The Measure of Reality
2015
Book, 19.5 x 12 cm, 123 p., language : English, publisher : Book Works, London, ISBN : 978 1 906012 69 4.
Materials: ink, paper
Collection: Collection M HKA, Antwerp (Inv. no. B 2027/555).
Literary synopsis
Fantasies and dreams are a way of accessing hidden dimensions of everyday experience, but what happens when you can’t fantasise? In this work of analytic fiction, creative and heterosexual crises unfold, shaped by the anxieties of our time. Social and economic pressures are almost crippling, yet meticulously understood – obsessively decrypted and re-encrypted by Timonen’s unnamed female protagonist who subjects everyday occurrences and encounters to absurd levels of scrutiny and interpretation, often with recourse to theory. Short story chapters, captioned in a manner reminiscent of episodes of Seinfeld, are interspersed with a letter, a list of forgotten browser tabs, a treatment for an unmade film and a variety of dating scenarios.
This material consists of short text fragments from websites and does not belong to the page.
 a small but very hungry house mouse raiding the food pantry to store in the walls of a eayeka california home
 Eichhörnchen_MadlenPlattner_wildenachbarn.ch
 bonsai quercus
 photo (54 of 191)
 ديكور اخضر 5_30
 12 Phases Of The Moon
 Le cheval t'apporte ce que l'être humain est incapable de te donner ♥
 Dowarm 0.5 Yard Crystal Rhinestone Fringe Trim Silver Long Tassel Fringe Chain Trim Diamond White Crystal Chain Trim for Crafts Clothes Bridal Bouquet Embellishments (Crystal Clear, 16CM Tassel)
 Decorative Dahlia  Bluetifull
In one of these, speed daters smell T-shirts as the narrator desperately tries to account for an alarming absence of desire. The specificities of love and sex are shown simultaneously in Timonen’s project to be something genuinely ‘ours’ yet alienating. They act as both tools for the negotiation of the complexities of subject/object relations in contemporary capitalism and constitute a kind of precarious – even false – refuge from the trauma of living in it.
Relation of the novel to the artist’s practice
The novel is not a part of a larger project. However, writing is a natural medium for Maija Timonen’s art. She does not make a stern distinction between it and her other output, which includes films, performance talks and more straightforwardly critical writing.
Authorship: Artist Author.
Creative Strategy: No Link to Artworks.
Genre: Absurdist, Analytic fiction, Comedy, Tragic Farce.
Publishing: Art Books Publishing House.
Theme: Absence, Affect, Capitalism, Crisis, Desire, Disintegration, Everyday Life, Fantasy, Feelings, Feminism, Frustration, Identity, Illness, Love, Neurosis, Sex, Socio-Political Critic, States of the Self, Subjective Experience.